[Texto de leitura]:
• • • •
Em coletiva de imprensa virtual, a Associação Médica Brasileira lançou o Comitê Extraordinário de Monitoramento Covid-19 (CEM), que visa acompanhar permanentemente a pandemia em todo o território nacional, bem com as ações dos órgãos responsáveis pela saúde pública. A iniciativa é apoiada pelas 54 Sociedades de Especialidades e 27 Federadas AMB, entre as quais a Associação Paulista de Medicina (APM).

“Nesse momento, não podíamos deixar de nos posicionar com absoluta clareza frente ao cenário mundial, extremamente frágil, para dizer qual é o nosso papel. Lembrando que a gestão das políticas de Saúde não está em nossas mãos, portanto, queremos ser críticos e ao mesmo tempo propositivos, tanto para informar a população como para alimentar os gestores de Saúde”, explicou o presidente da AMB, César Eduardo Fernandes, abrindo a coletiva.

Na sequência, ele fez uma breve exposição cronológica da pandemia desde o surgimento do primeiro caso de infecção pelo vírus Sars-Cov-2 no Brasil, em fevereiro de 2020. Em dezembro do ano passado, já se somavam cerca de 200 mil mortes pela pandemia.
• • • •
[Tarefas obrigatórias]:
A: Segundo o texto sobre o comitê da AMB, quantas Sociedades de Especialidades apoiam a iniciativa?
B: Indique se cada afirmação concorda com o texto sobre o comitê da AMB, citando as palavras dele que decidem a resposta. (i) O comitê foi lançado em uma coletiva de imprensa presencial. (ii) O presidente da AMB diz que a gestão das políticas de Saúde não cabe à associação. (iii) O primeiro caso de infecção pelo Sars-Cov-2 no Brasil surgiu em março de 2020.
C: Retome o texto sobre o comitê da AMB a partir da última frase mostrada e dê continuidade a ele.
• • • •
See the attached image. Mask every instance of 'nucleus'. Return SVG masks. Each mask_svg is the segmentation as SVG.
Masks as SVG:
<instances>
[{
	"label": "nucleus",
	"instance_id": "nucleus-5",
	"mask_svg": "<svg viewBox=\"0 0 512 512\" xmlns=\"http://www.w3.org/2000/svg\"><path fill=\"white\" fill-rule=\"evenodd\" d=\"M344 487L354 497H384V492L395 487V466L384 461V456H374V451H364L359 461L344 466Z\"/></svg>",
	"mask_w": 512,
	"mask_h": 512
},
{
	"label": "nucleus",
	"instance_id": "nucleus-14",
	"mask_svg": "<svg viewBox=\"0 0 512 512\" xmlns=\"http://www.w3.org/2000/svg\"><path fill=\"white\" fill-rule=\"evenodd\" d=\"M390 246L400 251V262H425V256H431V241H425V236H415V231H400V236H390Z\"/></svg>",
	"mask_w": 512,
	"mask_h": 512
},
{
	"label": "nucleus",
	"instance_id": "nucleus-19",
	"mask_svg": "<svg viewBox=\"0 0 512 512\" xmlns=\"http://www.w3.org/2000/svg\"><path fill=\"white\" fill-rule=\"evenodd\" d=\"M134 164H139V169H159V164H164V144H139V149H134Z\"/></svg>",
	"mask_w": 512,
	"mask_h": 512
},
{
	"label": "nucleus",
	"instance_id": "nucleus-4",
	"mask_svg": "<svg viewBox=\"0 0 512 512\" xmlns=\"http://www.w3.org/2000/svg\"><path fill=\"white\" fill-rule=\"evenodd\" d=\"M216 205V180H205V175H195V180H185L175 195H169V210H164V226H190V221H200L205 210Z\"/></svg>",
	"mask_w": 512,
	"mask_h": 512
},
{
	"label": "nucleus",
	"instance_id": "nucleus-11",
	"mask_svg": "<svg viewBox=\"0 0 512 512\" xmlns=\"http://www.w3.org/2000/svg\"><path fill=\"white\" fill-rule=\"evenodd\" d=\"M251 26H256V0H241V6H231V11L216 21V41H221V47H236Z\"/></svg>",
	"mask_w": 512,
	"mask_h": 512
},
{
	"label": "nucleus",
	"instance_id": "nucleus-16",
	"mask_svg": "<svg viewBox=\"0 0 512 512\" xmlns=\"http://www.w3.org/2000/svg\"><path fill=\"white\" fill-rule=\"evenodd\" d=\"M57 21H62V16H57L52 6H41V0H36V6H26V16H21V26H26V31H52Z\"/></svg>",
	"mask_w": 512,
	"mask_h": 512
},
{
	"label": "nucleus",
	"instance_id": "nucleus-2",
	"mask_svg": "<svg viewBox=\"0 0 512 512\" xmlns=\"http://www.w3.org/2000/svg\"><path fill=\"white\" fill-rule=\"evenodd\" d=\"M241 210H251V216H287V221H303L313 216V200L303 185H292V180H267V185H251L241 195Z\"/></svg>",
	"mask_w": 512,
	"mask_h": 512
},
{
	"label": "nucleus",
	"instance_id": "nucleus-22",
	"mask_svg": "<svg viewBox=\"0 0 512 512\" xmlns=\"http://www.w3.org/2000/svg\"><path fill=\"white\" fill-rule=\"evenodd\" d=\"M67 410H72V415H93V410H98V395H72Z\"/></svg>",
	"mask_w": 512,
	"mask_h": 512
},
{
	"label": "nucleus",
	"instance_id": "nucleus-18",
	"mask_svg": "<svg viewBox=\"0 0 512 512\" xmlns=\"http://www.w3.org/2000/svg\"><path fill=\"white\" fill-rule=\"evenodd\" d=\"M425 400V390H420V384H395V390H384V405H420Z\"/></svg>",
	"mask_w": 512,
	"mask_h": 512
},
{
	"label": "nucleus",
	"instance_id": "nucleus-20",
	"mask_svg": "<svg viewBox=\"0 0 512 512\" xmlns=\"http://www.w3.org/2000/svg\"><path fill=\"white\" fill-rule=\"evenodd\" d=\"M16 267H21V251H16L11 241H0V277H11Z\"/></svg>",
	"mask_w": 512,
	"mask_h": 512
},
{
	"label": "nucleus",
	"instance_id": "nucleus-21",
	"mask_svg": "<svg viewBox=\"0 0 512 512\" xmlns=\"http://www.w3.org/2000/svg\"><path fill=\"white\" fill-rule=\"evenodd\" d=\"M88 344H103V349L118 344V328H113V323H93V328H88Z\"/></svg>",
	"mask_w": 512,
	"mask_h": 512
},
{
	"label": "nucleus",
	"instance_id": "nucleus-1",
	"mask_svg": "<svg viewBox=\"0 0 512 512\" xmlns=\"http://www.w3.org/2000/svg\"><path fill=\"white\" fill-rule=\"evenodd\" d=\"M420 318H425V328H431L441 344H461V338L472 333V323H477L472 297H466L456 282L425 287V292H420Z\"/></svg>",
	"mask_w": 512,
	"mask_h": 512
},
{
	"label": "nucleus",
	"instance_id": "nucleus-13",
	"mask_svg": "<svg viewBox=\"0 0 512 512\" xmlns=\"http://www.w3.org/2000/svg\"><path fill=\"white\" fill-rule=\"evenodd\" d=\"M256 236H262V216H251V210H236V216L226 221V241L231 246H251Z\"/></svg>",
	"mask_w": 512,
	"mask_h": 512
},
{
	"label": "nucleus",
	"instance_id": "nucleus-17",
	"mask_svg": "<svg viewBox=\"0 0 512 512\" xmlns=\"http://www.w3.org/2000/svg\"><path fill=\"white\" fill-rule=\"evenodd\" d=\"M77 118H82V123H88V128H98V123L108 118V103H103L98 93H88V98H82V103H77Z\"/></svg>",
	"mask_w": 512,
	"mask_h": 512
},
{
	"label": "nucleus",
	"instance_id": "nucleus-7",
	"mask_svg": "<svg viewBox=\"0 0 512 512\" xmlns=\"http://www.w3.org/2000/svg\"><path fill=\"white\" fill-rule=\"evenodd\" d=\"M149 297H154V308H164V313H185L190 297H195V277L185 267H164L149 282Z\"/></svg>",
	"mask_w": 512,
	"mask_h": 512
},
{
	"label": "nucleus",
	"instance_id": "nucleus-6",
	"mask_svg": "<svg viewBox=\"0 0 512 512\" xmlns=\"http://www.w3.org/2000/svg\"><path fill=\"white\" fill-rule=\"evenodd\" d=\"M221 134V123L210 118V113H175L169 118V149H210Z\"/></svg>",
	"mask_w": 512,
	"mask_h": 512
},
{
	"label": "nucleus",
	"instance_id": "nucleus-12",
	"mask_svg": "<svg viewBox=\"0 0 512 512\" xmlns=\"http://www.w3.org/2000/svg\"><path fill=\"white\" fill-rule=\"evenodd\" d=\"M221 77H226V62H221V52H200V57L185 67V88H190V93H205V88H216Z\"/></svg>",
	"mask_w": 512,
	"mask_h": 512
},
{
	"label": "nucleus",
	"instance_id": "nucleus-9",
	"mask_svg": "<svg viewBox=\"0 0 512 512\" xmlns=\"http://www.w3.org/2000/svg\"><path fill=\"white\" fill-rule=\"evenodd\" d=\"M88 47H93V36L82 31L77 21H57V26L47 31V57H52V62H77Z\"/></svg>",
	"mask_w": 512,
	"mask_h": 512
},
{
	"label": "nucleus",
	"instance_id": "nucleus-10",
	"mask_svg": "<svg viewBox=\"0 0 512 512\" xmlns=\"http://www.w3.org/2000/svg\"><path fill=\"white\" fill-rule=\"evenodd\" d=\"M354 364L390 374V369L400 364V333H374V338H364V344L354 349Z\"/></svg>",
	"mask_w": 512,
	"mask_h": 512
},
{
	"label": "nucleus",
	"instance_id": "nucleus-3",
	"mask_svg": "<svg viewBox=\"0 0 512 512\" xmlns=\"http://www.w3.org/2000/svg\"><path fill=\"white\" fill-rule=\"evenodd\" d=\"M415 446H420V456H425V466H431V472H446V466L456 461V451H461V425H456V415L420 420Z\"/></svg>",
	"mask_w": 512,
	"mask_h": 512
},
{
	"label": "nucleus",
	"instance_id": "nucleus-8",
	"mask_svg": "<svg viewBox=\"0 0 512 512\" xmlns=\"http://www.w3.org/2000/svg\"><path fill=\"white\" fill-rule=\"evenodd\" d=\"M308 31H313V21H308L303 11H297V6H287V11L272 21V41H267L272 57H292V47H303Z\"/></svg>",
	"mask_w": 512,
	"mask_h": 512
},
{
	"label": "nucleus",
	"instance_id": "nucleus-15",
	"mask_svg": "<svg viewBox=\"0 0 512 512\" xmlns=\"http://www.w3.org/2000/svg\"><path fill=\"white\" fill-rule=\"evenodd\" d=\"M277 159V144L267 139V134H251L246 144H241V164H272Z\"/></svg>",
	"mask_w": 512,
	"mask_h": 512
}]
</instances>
• • • •
[Respostas esperadas]:
A: 54 Sociedades de Especialidades.

B:
(i) Não: "Em coletiva de imprensa virtual".
(ii) Sim: "a gestão das políticas de Saúde não está em nossas mãos".
(iii) Não: "em fevereiro de 2020".

C:
Diante do cenário alarmante no Amazonas, um dos estados mais críticos em proporção de infecções, somadas a falta de balões de oxigênio e ao anúncio de uma nova variante do vírus, a Agência Nacional de Vigilância Sanitária (Anvisa) aprovou o uso emergencial do uso das vacinas Coronavac e de Oxford, em janeiro deste ano.

“Em fevereiro, nós da AMB, preocupados com essa questão, construímos uma força-tarefa e enviamos 32 médicos a Manaus para apoiar o atendimento à população frente à dramaticidade e à exaustão do sistema médico hospitalar físico e emocional. Já se prenunciava também o colapso em Rondônia, Acre e Roraima. E chegamos a 250 mil mortes pela Covid-19 no Brasil”, acrescentou Fernandes.

Como alertou o presidente da AMB, os números continuam subindo e em 25 das 27 capitais brasileiras, 80% dos leitos estão ocupados, um alerta crítico às autoridades públicas.  “Apesar de todos os apelos feitos ultimamente na maioria dos estados brasileiros, com alguns tomando medidas bem severas para isolamento social, dados de 12 de março mostram apenas 32,7% de isolamento social. Precisamos conscientizar a população para que voltemos a ter patamares maiores do que hoje estamos.”